• [Given entries]
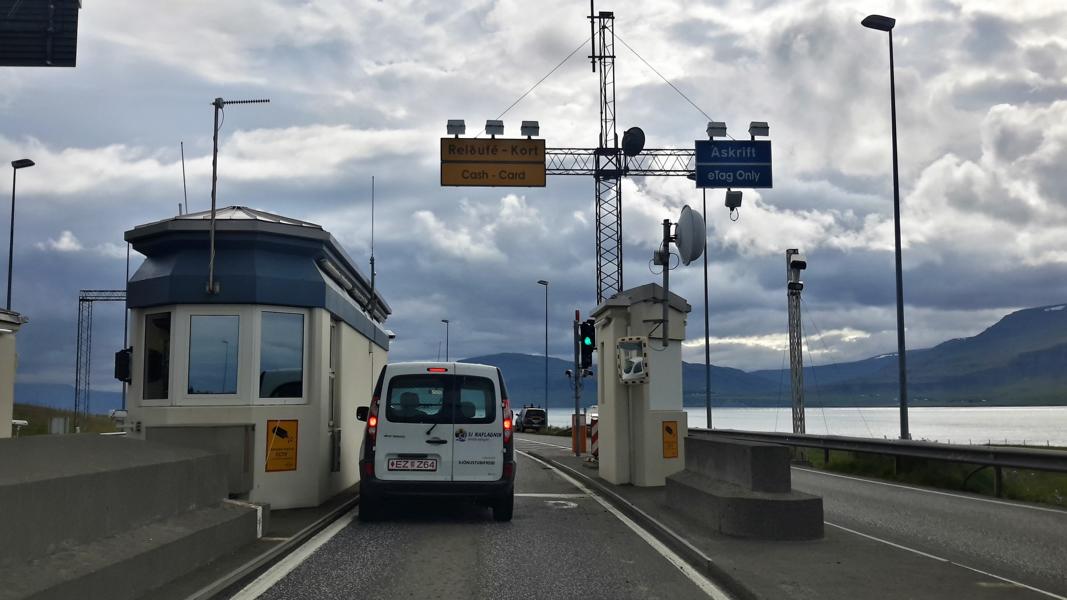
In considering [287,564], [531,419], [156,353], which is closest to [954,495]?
---
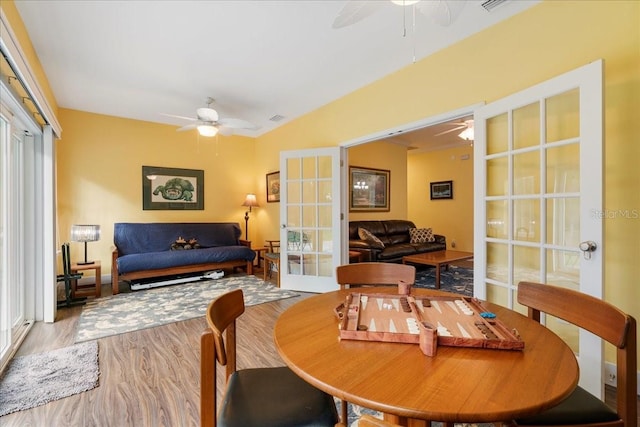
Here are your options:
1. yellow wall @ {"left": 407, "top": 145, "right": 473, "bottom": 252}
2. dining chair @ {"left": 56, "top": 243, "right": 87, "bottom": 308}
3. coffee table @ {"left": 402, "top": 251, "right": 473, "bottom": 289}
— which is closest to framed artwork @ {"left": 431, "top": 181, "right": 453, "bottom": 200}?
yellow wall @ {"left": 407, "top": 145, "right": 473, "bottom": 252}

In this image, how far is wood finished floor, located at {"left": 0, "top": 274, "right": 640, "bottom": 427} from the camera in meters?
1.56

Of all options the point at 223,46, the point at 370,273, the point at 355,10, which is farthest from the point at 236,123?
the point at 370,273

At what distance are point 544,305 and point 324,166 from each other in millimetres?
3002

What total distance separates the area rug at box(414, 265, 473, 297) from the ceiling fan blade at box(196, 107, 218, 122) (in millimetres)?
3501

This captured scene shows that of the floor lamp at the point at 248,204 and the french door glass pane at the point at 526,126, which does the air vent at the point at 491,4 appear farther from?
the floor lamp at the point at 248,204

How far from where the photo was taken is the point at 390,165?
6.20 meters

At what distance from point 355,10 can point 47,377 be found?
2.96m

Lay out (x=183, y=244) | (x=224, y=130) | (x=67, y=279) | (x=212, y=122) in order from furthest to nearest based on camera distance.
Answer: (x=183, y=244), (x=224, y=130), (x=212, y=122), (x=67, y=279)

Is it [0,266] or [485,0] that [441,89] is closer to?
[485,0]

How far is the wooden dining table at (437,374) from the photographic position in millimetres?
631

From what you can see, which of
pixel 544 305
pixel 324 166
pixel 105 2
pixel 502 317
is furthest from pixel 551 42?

• [Aim of the exercise] Reproduce the listing from the line containing "From what you can see, which of" through the line containing "is furthest from pixel 551 42?", substituting "point" for "pixel" and leaving everything else unchanged.

• [Solved exercise]
From what you can see, which of
point 544 305
point 324 166
point 105 2
point 502 317
is furthest from point 551 42?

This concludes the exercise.